The bank is currently negotiating changes to the 14,000 member final salary scheme with its staff, a spokesman confirmed to IPE.
He did not give any details of planned changes but said "the proposals cover the retirement scheme and the pension age" which currently stands at 60.
In the bank's annual report, the management pointed out the cost of pension provision had "risen sharply" to 41% of salaries because of "greater longevity and lower bond rates". Its target is to reduce it to 30%.
The Bank of England also has to plug a £300m whole in the pension fund over the next years so it has arranged to make by four annual payments of £52.m followed by six payments of £26.7m by 2014.
Earlier this year, rising pension cost led UK retailer WH Smith to close its defined benefit scheme.

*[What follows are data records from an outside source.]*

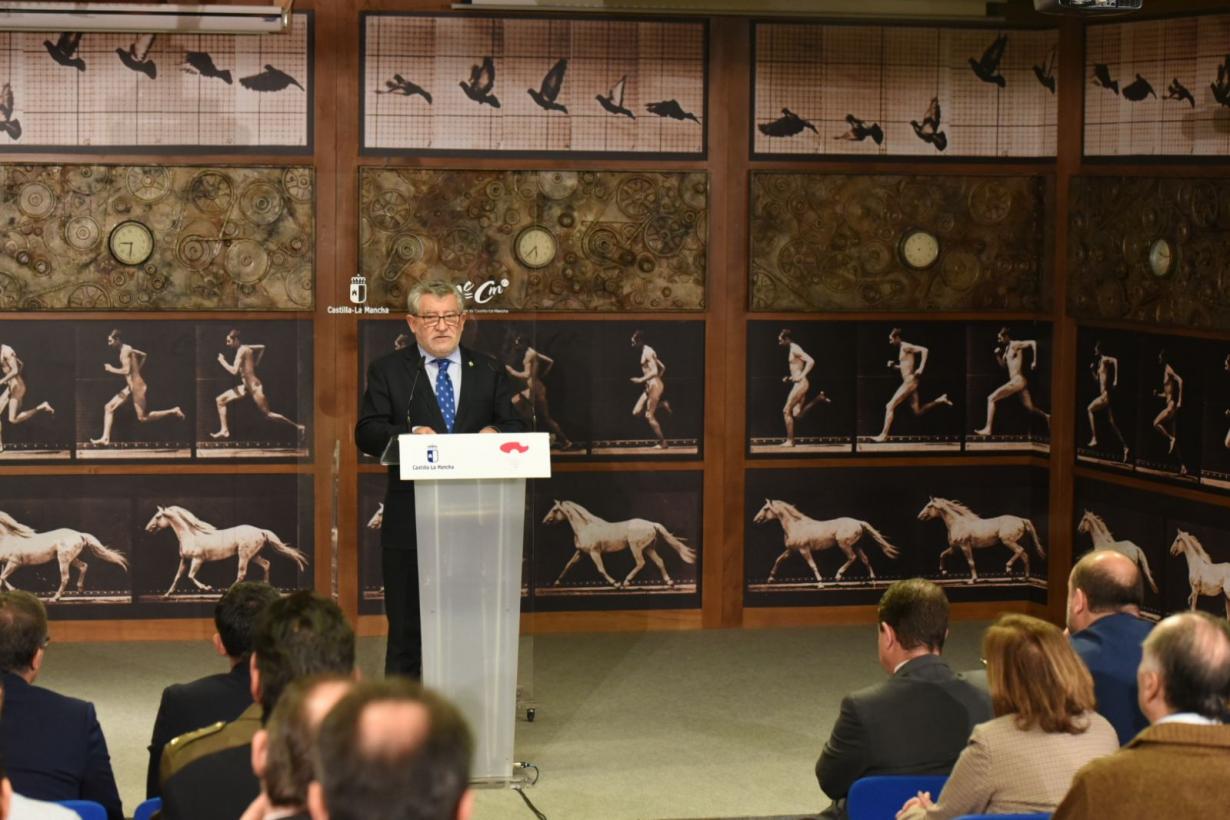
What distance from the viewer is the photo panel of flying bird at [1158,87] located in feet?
24.5

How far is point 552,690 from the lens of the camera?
7.26 meters

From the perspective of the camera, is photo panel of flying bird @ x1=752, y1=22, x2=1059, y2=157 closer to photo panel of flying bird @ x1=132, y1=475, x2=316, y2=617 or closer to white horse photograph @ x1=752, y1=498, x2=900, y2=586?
white horse photograph @ x1=752, y1=498, x2=900, y2=586

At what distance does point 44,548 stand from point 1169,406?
5334mm

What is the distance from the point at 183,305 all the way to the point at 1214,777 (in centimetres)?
583

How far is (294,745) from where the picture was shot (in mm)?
2561

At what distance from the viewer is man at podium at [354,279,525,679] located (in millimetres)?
5906

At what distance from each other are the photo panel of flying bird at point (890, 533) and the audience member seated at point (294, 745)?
19.2ft

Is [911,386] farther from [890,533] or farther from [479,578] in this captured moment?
[479,578]

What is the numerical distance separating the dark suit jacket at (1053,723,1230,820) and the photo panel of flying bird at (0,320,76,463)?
5923 mm

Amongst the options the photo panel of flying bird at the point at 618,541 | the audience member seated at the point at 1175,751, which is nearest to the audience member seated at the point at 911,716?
the audience member seated at the point at 1175,751

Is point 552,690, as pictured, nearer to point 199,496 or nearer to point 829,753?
point 199,496

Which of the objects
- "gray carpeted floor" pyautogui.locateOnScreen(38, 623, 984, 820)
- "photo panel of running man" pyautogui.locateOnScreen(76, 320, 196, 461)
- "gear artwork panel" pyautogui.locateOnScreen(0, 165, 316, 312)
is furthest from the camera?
"photo panel of running man" pyautogui.locateOnScreen(76, 320, 196, 461)

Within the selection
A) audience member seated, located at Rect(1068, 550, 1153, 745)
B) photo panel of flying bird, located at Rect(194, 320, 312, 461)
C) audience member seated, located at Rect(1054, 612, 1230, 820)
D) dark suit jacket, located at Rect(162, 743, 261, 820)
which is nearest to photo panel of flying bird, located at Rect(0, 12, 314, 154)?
photo panel of flying bird, located at Rect(194, 320, 312, 461)

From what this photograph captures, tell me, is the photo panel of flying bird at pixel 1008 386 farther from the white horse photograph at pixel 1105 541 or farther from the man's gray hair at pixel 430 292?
the man's gray hair at pixel 430 292
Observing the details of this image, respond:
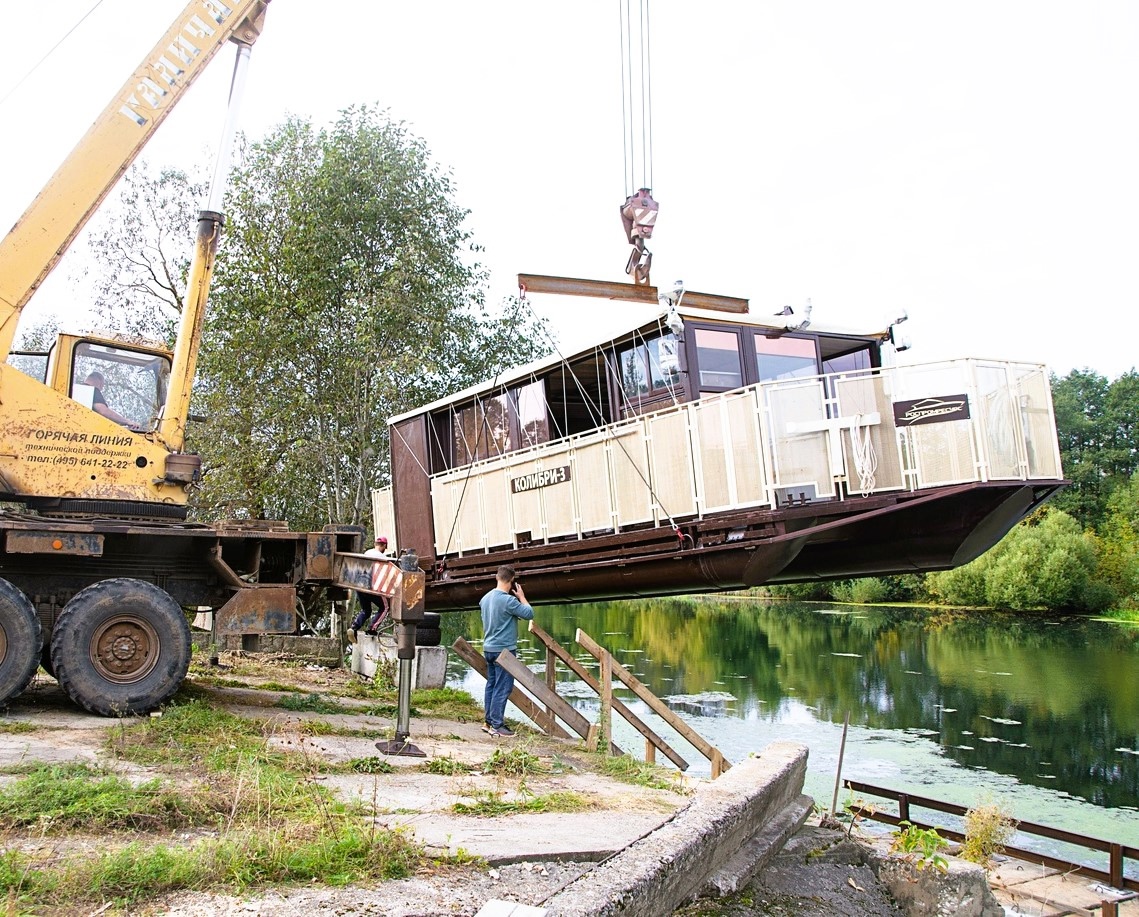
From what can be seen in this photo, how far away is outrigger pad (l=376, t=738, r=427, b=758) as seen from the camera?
7.74 meters

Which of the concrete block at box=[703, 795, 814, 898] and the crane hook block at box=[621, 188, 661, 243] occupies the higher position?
the crane hook block at box=[621, 188, 661, 243]

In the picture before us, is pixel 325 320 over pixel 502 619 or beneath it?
over

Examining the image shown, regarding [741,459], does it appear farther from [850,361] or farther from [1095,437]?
[1095,437]

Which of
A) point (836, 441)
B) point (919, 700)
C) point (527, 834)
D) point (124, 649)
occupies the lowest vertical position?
point (919, 700)

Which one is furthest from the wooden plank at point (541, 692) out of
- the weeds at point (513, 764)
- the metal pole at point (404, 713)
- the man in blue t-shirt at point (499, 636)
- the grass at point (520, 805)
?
the grass at point (520, 805)

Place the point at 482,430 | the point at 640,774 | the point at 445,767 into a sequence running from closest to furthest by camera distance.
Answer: the point at 445,767 → the point at 640,774 → the point at 482,430

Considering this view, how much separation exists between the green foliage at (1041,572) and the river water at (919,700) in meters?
2.46

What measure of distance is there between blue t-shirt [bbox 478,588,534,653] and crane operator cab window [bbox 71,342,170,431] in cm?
391

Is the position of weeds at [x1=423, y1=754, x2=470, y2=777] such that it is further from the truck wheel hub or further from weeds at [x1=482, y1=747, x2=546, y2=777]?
the truck wheel hub

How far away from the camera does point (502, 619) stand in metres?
9.32

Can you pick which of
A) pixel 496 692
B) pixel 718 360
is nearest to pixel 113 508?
pixel 496 692

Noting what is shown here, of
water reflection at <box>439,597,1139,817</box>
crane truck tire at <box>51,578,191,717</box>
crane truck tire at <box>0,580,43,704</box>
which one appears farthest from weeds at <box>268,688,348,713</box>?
water reflection at <box>439,597,1139,817</box>

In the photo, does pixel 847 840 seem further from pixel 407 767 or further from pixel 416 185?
pixel 416 185

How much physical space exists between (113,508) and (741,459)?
6244mm
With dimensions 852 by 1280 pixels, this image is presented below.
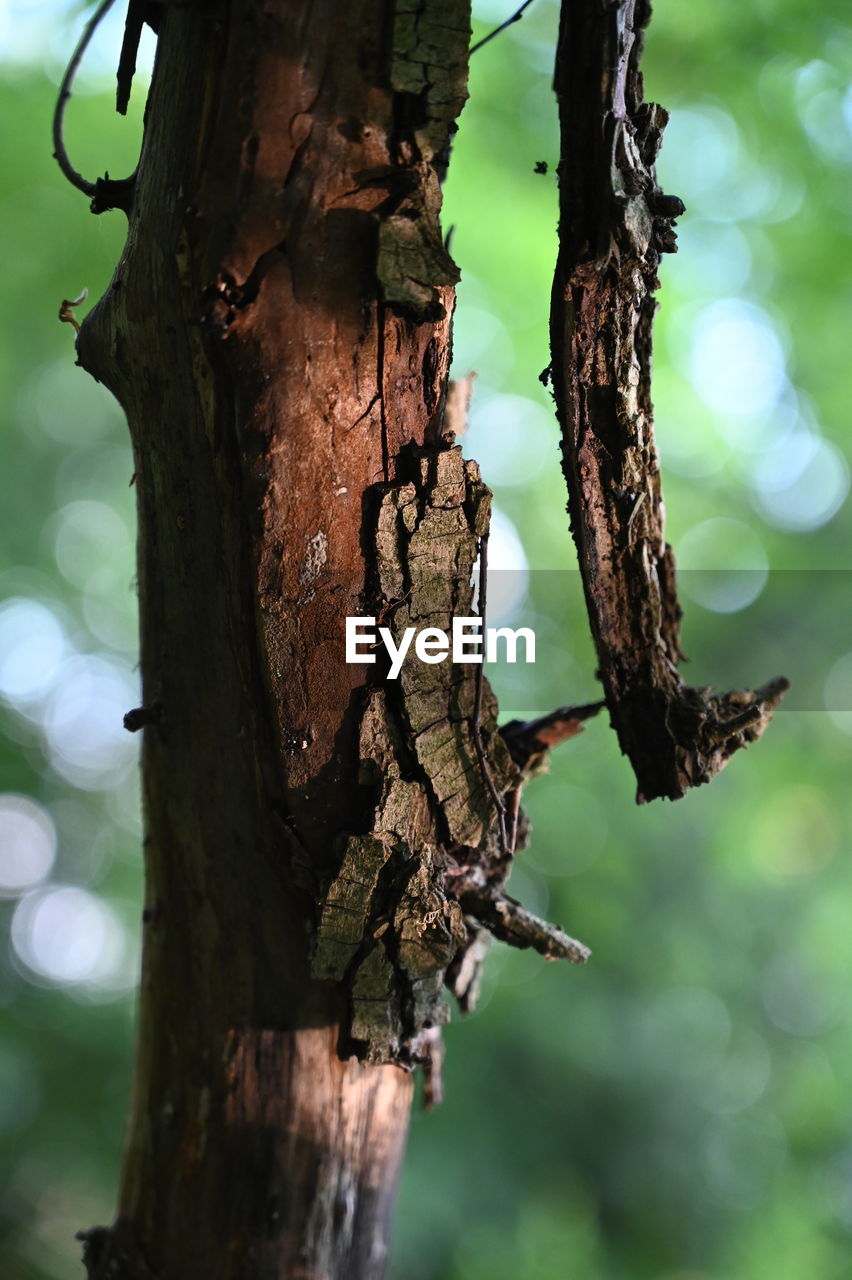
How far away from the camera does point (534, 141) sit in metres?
2.47

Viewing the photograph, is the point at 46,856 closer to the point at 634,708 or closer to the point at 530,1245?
the point at 530,1245

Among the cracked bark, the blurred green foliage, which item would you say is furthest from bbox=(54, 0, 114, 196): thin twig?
the blurred green foliage

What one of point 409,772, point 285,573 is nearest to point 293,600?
point 285,573

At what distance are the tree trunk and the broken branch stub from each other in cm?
12

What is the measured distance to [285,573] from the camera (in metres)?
0.74

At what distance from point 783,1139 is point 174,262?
3.25 meters

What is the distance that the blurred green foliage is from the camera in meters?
2.49

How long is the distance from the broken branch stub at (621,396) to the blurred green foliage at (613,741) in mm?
1773

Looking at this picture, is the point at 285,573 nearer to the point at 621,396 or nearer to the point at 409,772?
the point at 409,772

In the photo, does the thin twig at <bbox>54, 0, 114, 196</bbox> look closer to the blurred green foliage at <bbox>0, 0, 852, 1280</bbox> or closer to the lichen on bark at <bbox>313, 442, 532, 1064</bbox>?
the lichen on bark at <bbox>313, 442, 532, 1064</bbox>

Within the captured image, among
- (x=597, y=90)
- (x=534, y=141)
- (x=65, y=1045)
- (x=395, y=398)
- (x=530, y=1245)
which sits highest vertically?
(x=534, y=141)

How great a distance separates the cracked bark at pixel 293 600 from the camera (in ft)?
2.31

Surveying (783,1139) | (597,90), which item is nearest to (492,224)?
(597,90)

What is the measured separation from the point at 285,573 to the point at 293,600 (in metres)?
0.02
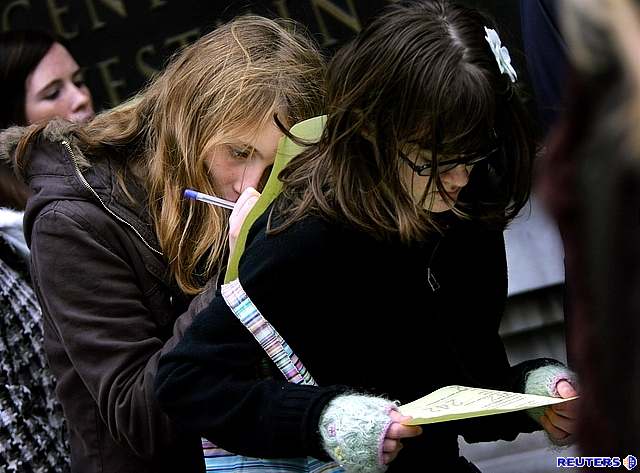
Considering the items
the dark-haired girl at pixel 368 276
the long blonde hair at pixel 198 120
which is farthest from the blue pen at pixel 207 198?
the dark-haired girl at pixel 368 276

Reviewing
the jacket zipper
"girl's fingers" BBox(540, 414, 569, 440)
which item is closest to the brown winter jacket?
the jacket zipper

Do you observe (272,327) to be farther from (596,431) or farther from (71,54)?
(71,54)

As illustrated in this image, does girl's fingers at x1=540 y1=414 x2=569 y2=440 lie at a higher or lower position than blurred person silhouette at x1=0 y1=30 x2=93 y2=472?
lower

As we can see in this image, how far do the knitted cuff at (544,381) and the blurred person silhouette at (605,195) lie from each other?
117 centimetres

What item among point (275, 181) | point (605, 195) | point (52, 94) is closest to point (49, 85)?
point (52, 94)

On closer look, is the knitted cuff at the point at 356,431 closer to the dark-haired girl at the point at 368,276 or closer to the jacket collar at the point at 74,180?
the dark-haired girl at the point at 368,276

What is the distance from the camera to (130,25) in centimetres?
378

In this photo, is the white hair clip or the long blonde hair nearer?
the white hair clip

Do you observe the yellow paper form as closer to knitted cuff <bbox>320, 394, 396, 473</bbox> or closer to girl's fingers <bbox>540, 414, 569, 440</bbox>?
knitted cuff <bbox>320, 394, 396, 473</bbox>

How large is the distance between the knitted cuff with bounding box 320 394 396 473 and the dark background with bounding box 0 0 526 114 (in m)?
2.10

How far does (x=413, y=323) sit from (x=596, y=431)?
1.10 m

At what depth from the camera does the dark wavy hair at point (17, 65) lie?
3.39 m

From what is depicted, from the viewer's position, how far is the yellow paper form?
1.58 metres

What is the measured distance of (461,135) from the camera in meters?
1.80
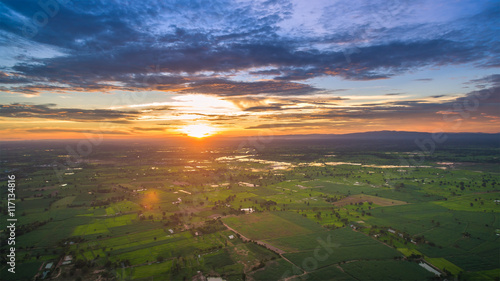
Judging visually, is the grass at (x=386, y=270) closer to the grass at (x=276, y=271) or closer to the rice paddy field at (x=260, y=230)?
the rice paddy field at (x=260, y=230)

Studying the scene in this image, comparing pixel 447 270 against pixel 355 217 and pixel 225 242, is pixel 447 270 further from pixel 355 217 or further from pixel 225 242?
pixel 225 242

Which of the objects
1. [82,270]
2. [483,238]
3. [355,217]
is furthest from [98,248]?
[483,238]

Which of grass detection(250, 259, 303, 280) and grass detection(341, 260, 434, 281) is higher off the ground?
grass detection(341, 260, 434, 281)

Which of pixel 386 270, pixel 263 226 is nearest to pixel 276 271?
pixel 386 270

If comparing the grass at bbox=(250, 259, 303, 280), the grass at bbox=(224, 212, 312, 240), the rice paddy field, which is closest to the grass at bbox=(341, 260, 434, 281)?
the rice paddy field

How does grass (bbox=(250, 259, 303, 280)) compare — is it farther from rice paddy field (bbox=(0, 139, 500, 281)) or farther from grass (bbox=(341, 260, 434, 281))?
grass (bbox=(341, 260, 434, 281))

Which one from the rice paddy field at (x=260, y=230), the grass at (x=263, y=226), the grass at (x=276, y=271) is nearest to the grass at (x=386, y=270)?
the rice paddy field at (x=260, y=230)

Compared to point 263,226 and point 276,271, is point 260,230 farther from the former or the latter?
point 276,271

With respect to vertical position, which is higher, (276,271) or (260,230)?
(276,271)

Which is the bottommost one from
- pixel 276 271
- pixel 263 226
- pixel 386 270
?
pixel 263 226

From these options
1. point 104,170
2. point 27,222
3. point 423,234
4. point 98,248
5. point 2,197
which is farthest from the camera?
point 104,170

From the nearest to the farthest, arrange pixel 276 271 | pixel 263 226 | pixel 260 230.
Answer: pixel 276 271 → pixel 260 230 → pixel 263 226
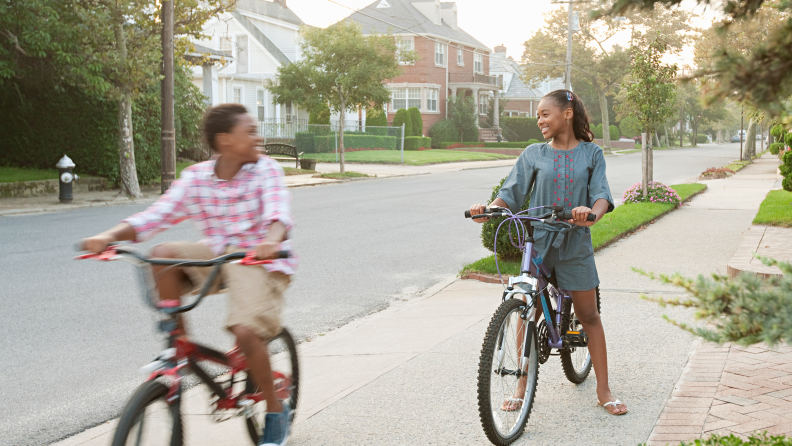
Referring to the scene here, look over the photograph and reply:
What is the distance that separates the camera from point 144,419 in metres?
2.84

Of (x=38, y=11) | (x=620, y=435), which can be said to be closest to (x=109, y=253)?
(x=620, y=435)

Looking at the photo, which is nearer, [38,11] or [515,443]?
[515,443]

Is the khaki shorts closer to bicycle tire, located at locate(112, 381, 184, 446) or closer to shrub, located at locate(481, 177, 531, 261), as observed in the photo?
bicycle tire, located at locate(112, 381, 184, 446)

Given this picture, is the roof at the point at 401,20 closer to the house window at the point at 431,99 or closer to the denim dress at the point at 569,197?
the house window at the point at 431,99

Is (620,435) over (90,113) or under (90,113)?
under

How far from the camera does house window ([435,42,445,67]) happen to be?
2088 inches

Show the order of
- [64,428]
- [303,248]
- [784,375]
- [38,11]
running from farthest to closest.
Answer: [38,11] < [303,248] < [784,375] < [64,428]

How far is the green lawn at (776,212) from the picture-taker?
36.5ft

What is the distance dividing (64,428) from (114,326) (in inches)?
90.9

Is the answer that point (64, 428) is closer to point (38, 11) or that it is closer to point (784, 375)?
point (784, 375)

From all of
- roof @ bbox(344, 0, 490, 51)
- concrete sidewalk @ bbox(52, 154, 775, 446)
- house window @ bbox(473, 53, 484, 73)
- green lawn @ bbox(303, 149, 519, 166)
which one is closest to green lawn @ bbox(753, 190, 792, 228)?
concrete sidewalk @ bbox(52, 154, 775, 446)

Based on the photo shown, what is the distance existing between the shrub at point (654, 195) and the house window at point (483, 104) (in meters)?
43.8

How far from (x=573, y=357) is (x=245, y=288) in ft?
8.12

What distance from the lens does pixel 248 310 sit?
10.3 ft
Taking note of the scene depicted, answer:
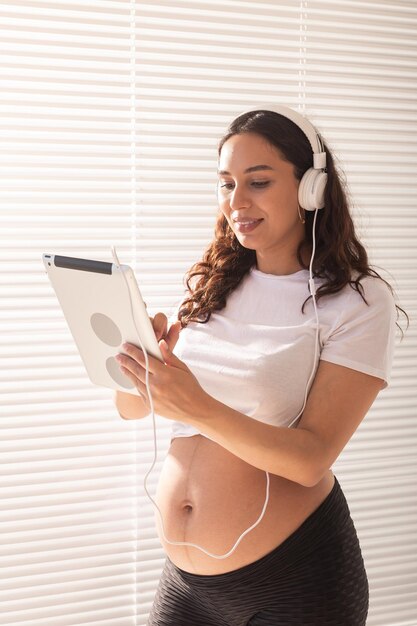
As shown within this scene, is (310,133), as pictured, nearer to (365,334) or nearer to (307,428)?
(365,334)

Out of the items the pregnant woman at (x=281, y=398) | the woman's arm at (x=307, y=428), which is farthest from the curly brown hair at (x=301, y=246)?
the woman's arm at (x=307, y=428)

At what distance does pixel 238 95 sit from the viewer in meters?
2.12

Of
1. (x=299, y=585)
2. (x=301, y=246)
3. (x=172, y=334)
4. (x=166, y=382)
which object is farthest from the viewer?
(x=301, y=246)

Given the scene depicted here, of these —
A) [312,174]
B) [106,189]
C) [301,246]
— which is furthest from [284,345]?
[106,189]

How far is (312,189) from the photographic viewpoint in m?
1.53

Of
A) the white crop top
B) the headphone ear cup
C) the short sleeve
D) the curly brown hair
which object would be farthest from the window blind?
the short sleeve

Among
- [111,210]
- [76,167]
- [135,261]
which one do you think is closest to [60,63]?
[76,167]

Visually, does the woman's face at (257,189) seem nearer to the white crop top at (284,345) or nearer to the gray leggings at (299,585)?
the white crop top at (284,345)

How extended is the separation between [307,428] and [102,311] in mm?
440

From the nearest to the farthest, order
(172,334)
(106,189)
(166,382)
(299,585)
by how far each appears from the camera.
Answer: (166,382) < (172,334) < (299,585) < (106,189)

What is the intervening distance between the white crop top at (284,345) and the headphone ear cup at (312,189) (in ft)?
0.50

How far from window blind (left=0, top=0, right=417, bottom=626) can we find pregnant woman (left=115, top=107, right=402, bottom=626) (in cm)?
45

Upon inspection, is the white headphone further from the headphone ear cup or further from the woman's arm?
the woman's arm

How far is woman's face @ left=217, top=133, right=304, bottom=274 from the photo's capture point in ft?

In total there were 9,400 pension schemes closed to new members last year bringing the total to 22,200, according to new data published by the Office of National Statistics (ONS) today.
7,320 out of the total number of 72,800 private sector schemes were closed to new members and new accrual increasing the total to 9,100 while the number of schemes winding-up now stands at 4,300 - 1,210 more than in 2005.
However, the ONS found 62% of active membership in open private sector schemes was in defined benefit schemes.
In total, including both closed and open private sector plans, 25% of pension fund members belong to a defined contribution scheme. And at the end of 2005 defined contribution schemes covered 15% of pension fund members.
The combined membership of public and private occupational pension schemes in 2006 was around 27.5 million.